Thermodynamic properites of molecules are used widely in the study of reactive processes. Such properties are typically measured via experiments or calculated by a variety of computational chemistry methods. In this work, machine learning (ML) models for estimation of standard enthalpy of formation at 298.15 K are developed for three classes of acyclic and closed-shell hydrocarbons, viz. alkanes, alkenes, and alkynes. Initially, an extensive literature survey is performed to collect standard enthalpy data for training ML models. A commercial software (Dragon) is used to obtain a wide set of molecular descriptors by providing SMILES strings. The molecular descriptors are used as input features for the ML models. Support vector regression (SVR) and artificial neural networks are used with a two-level K-fold cross-validation (K-fold CV) workflow. The first level is for estimation of accuracy of both the ML models, and the second level is for generation of the final models. The SVR model is selected as the best model based on error estimates over 10-fold CV. The final SVR model is compared against conventional Benson's group additivity for a set of octene isomers from the database, illustrating the advantages of the proposed ML modeling approach.

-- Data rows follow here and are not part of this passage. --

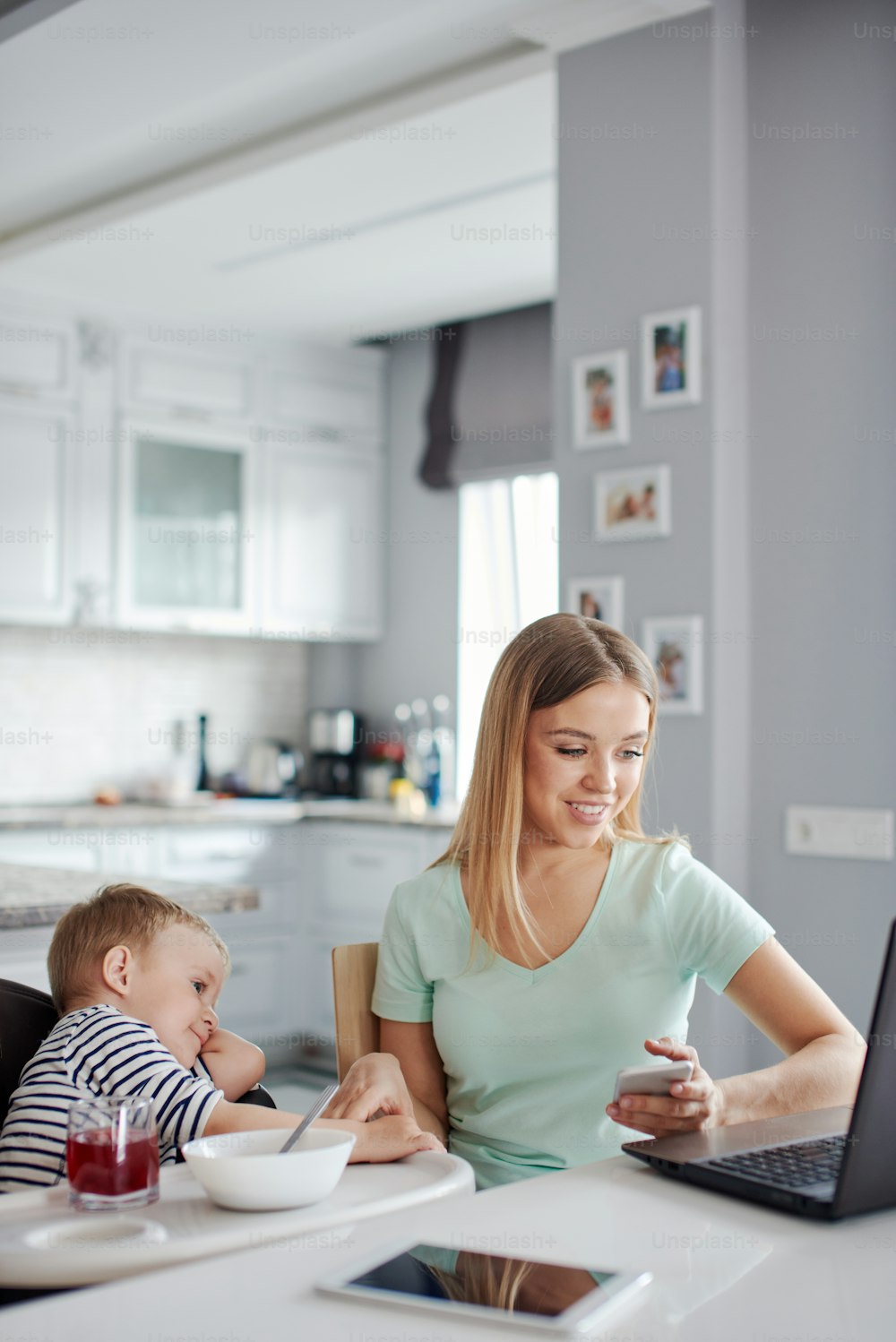 Portrait of mid age caucasian blond woman with child being busy with phone and computer e and feeding the baby. They are at home, wearing pyjamas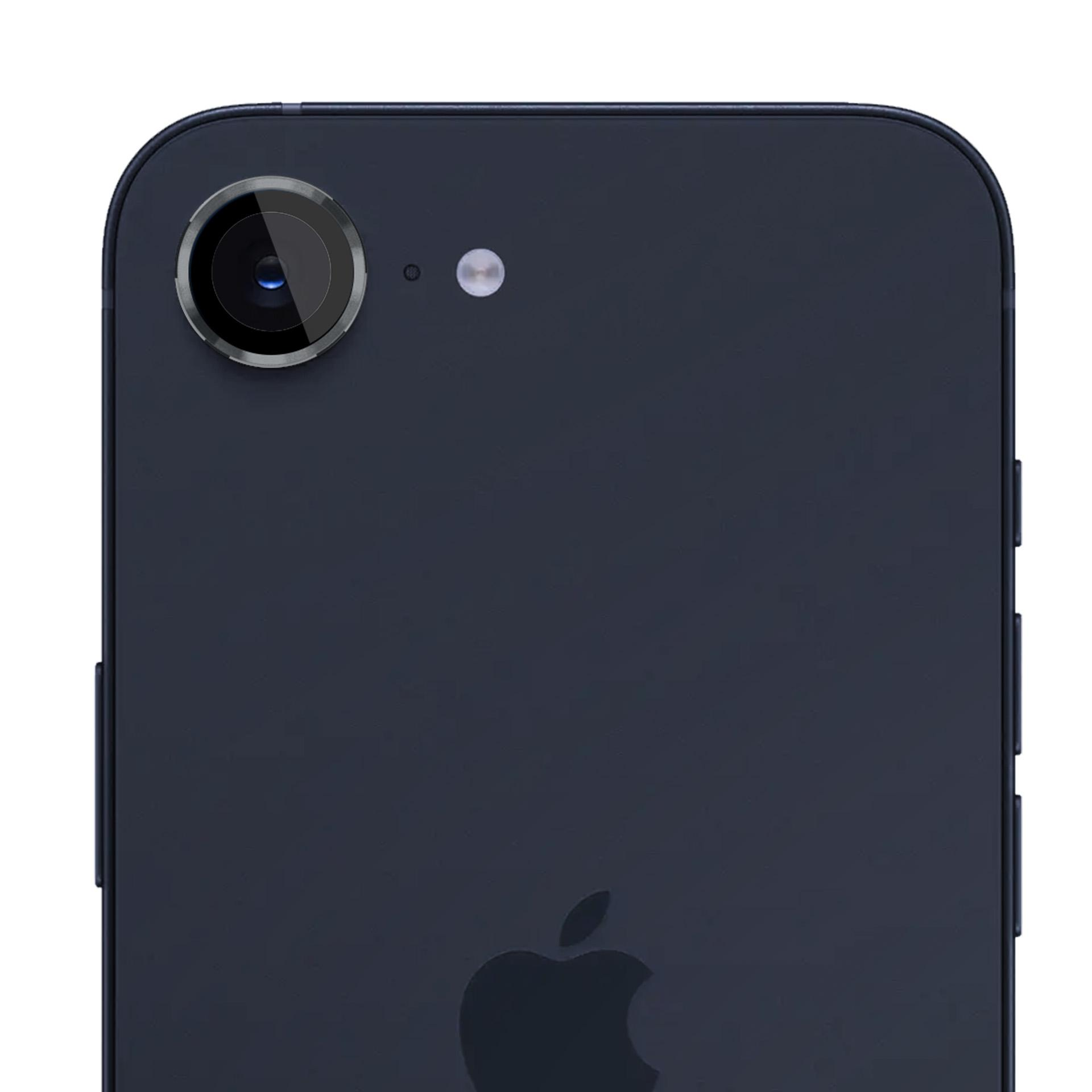 Tył ciemnoniebieskiego smartfona z obiektywem aparatu i lampą błyskową. Widoczne logo Apple.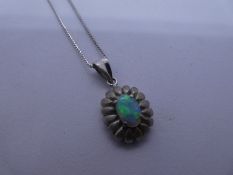 Modern 18ct white gold fine neckchain hung with 18K flower head pendant with central blue/green opal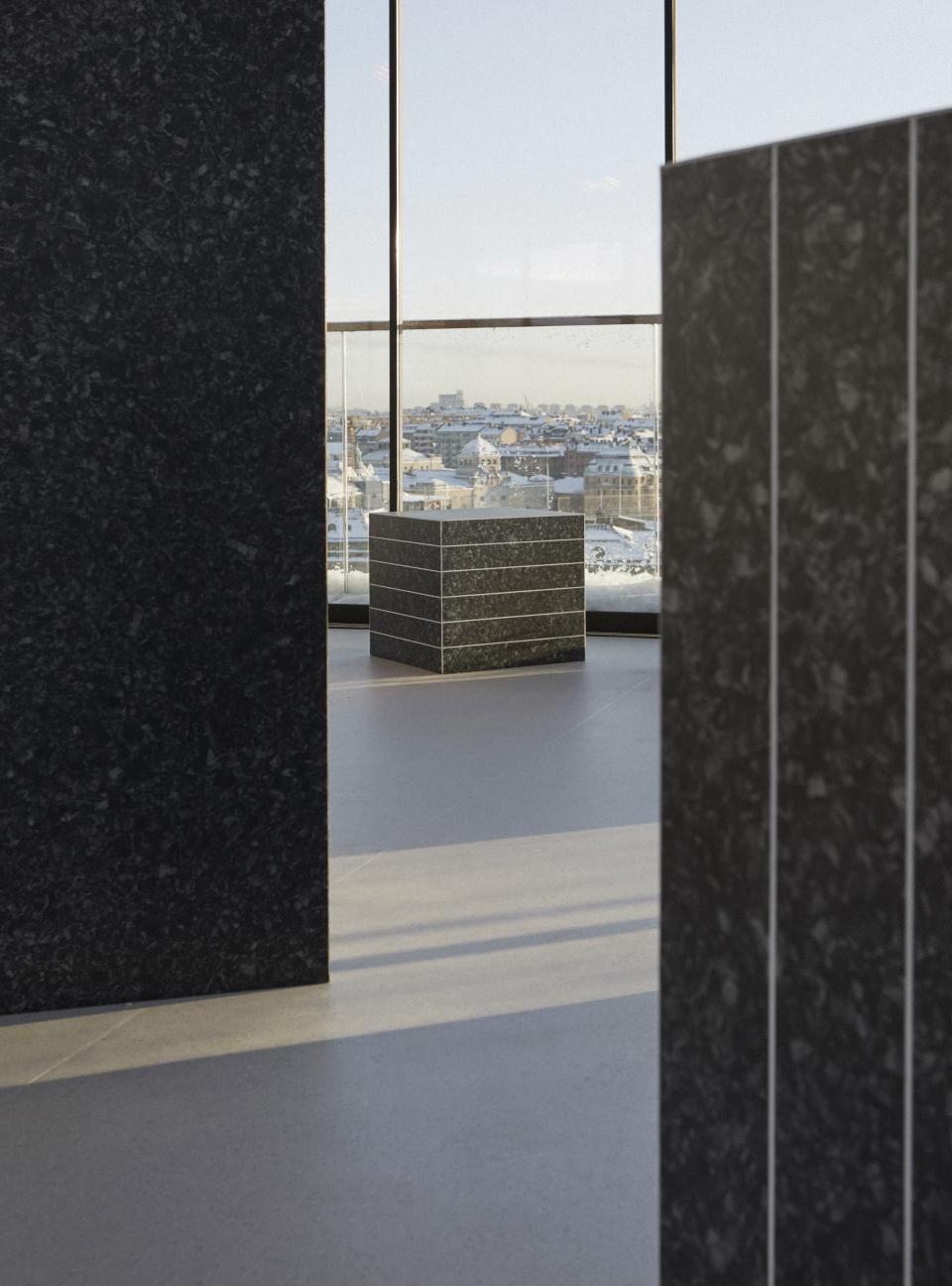 Modern exhibition space featuring sleek, dark sculptural elements with a panoramic winter city view of Stockholm outside.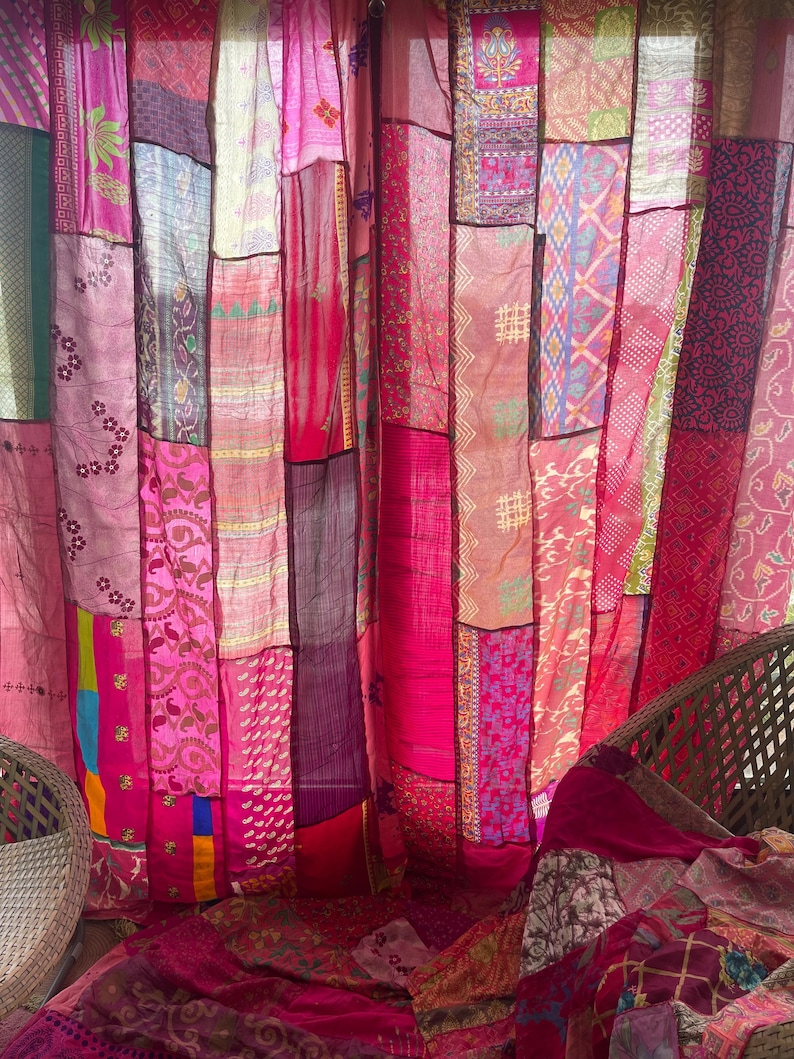 May include: A patchwork curtain made of various fabrics in shades of pink, magenta, and red. The curtain is composed of vertical panels with different patterns and textures, creating a vibrant and eclectic look. The overall theme is bohemian and decorative.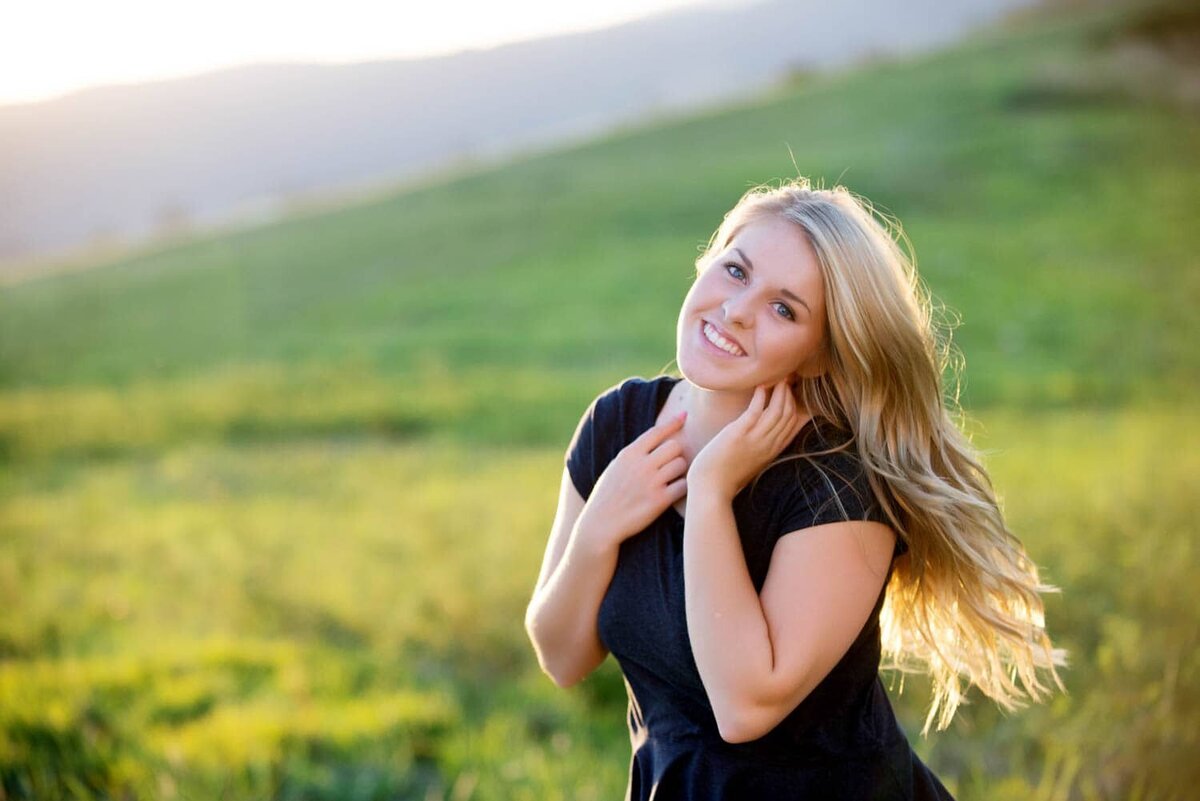 Colorful senior photo of girl in grass field and wind blowing through her hair.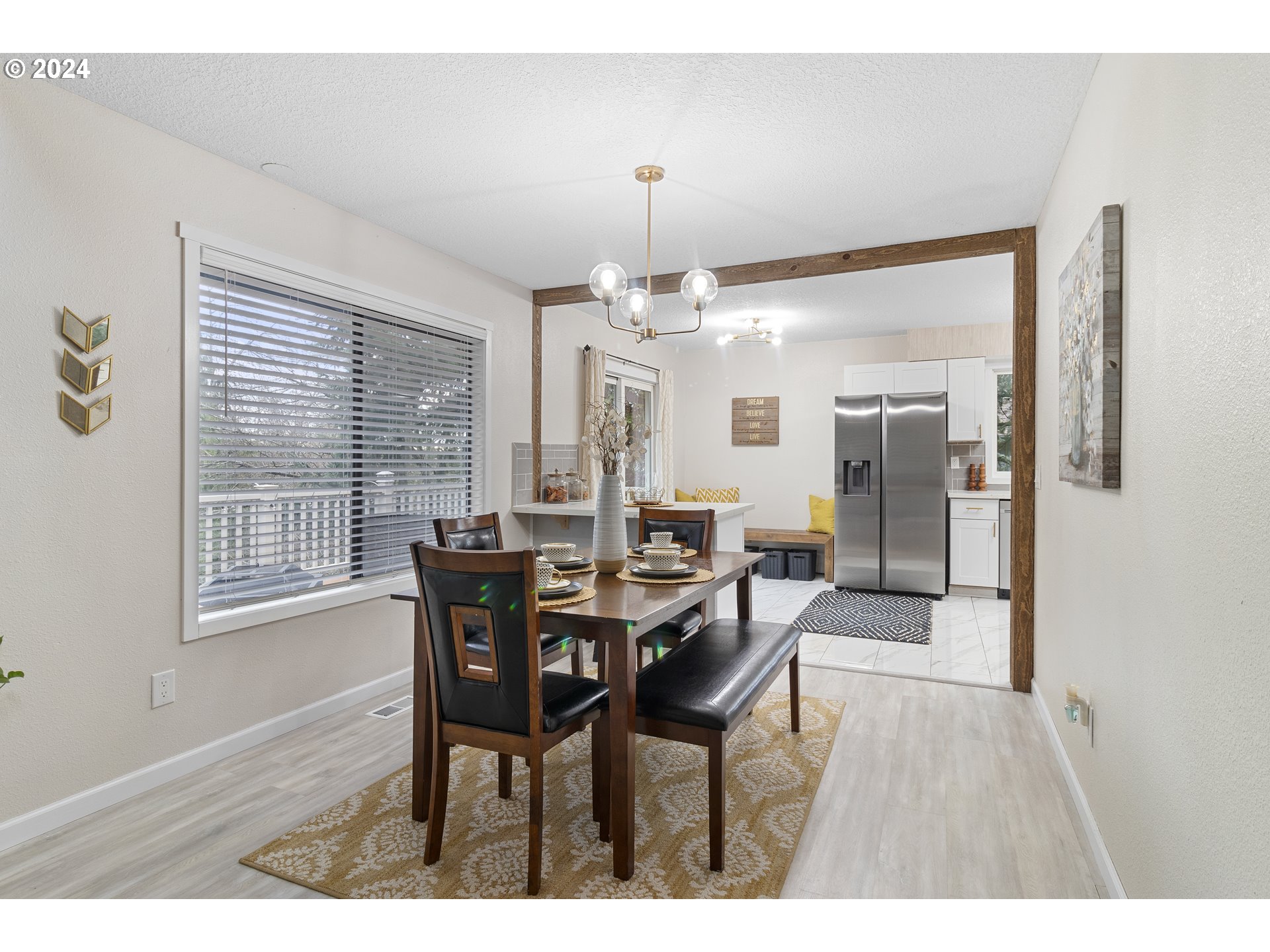 3121 Southwest Orchard Place Gresham, OR 97080 - Photo 12 of 48 a view of a dining room with furniture window and wooden floor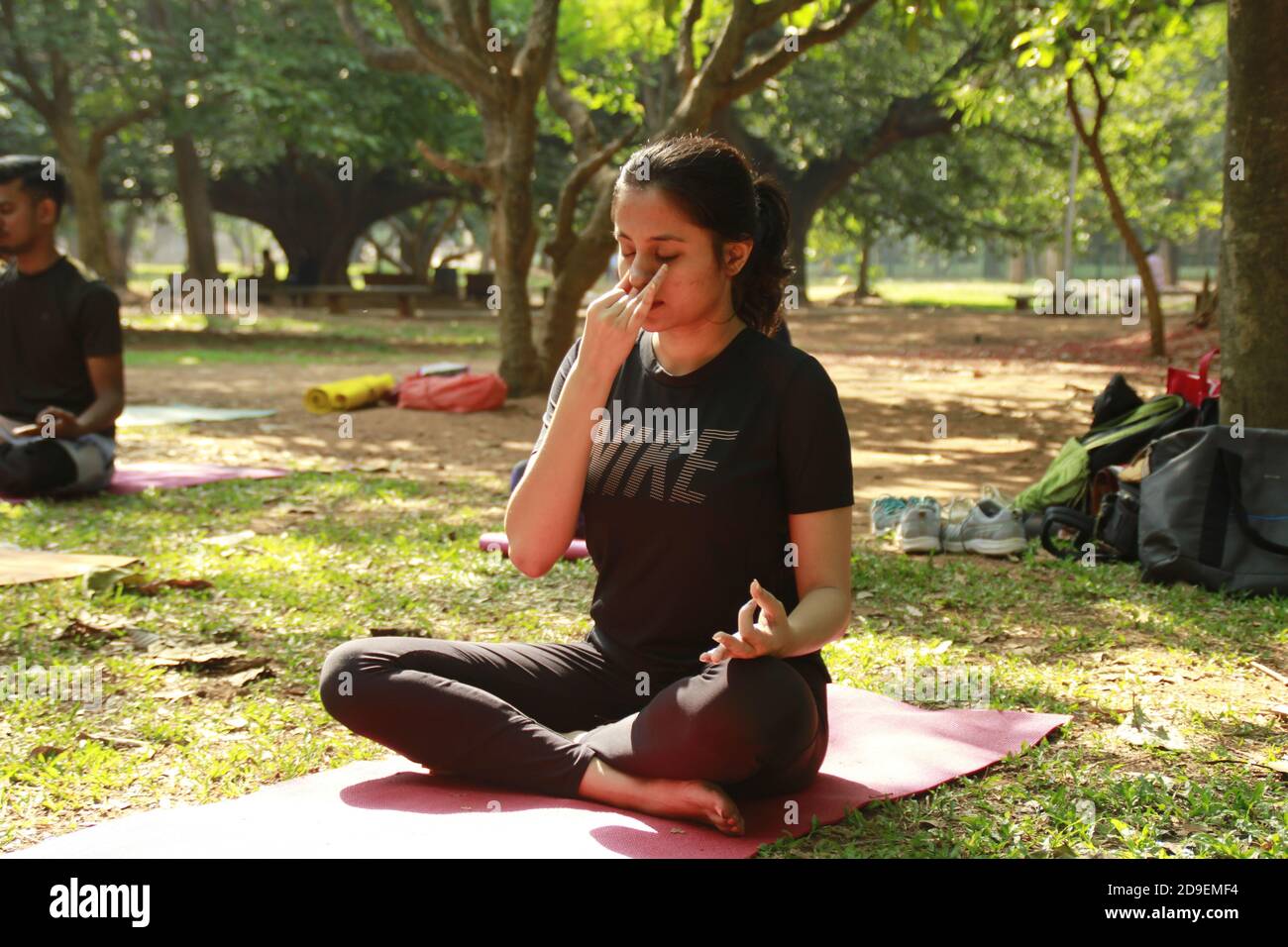 Pranayama (breathwork) at yoga in Cubbon Park, bangalore, India Stock Photo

分子的热力学性质在反应过程的研究中得到了广泛的应用。这些性质通常通过实验测量或通过各种计算化学方法计算。在这项工作中,为三类无环和闭壳烃,即烷烃、烯烃和炔烃,开发了用于估算 298.15 K 标准生成焓的机器学习 (ML) 模型。最初,进行了广泛的文献调查,以收集用于训练 ML 模型的标准焓数据。商业软件 (Dragon) 用于通过提供 SMILES 字符串获得广泛的分子描述符集。分子描述符用作 ML 模型的输入特征。支持向量回归 (SVR) 和人工神经网络与两级 K 折交叉验证 (K-fold CV) 工作流程一起使用。第一级用于估计两种 ML 模型的准确性,第二级用于生成最终模型。基于 10 倍 CV 的误差估计,选择 SVR 模型作为最佳模型。最后,将最终的 SVR 模型与传统的 Benson 基团加性方法进行比较,以说明所提出的 ML 建模方法的优势。